ANDHRA PRADESH

Muharram integrates into local culture in Adilabad

Youngsters prostrating in front of the Moulali Sawari seeking blessings as part of Muharram near Chanda river on Wednesday.- PHOTO: S. HARPAL SINGH  

Nobody in Adilabad seems to remember when it was that the all important festival of Muharram, a State-funded event during the Nizam’s rule, got integrated into the local culture. The latest among the changes to have crept into the festivities is naming of the numerous Sawari Banglas as Hasan-Hussain Devasthanams though the Sawaris continue to bear Muslim names.

The Sawari, an oblong structure made of aesthetically slung pieces of cloth from a pole and carrying the sacred Panja carried by designated devotees, is the key element in Muharram and the place where the Sawari rests and worshipped during for the 10 day period used to be called Sawari bangla. During the Nizam's period, Sawari banglas were maintained by the government.

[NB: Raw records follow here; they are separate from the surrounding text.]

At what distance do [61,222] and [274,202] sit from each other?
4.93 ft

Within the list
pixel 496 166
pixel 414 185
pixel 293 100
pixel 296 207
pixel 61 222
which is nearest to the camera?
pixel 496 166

Over the years, Muharram has come to be associated with the fulfilment of wishes of the devotees who exhibit utmost religiosity while observing the rites. People believe that the Sawari, sometimes considered an image of god, blesses them especially with good health and conception.

For example, youngsters, both girls and boys were seen prostrating in front of the Moulali Sawari of Tatiguda which had come to Chanda river where its Panja was found. “The youths aspire good education among other things,” reveals Bompalli Tukaram, the Mujawar or priest of the Moulali Devasthanam.

Among the traditional Sawaris which continue to be a part of the festival are the Jalal Peer, Imam Khasim, Moglali, Mohammed Ali, Naale Hyder, Nabbi Sawari and Arabbi Sawari etc. The Jilla Sawari conceived when Adilabad was made a district in 1905 during the Nizam's government however, cannot be found now.

The Sawari is actually a form of the Taziya used by the Shia Muslims during Muharram. The Taziyas can still be found in the agency areas where the Gonds observe Muharram.

Muharram in Adilabad and its surrounding mandals also stands out for its special soulful tunes played on the dappu and shahnai. This music is held so sacred that it will not be played on any other occasion.





Numerous Sawari Banglas are named Hasan-Hussain Devasthanams, though the Sawaris continue to bear Muslim names.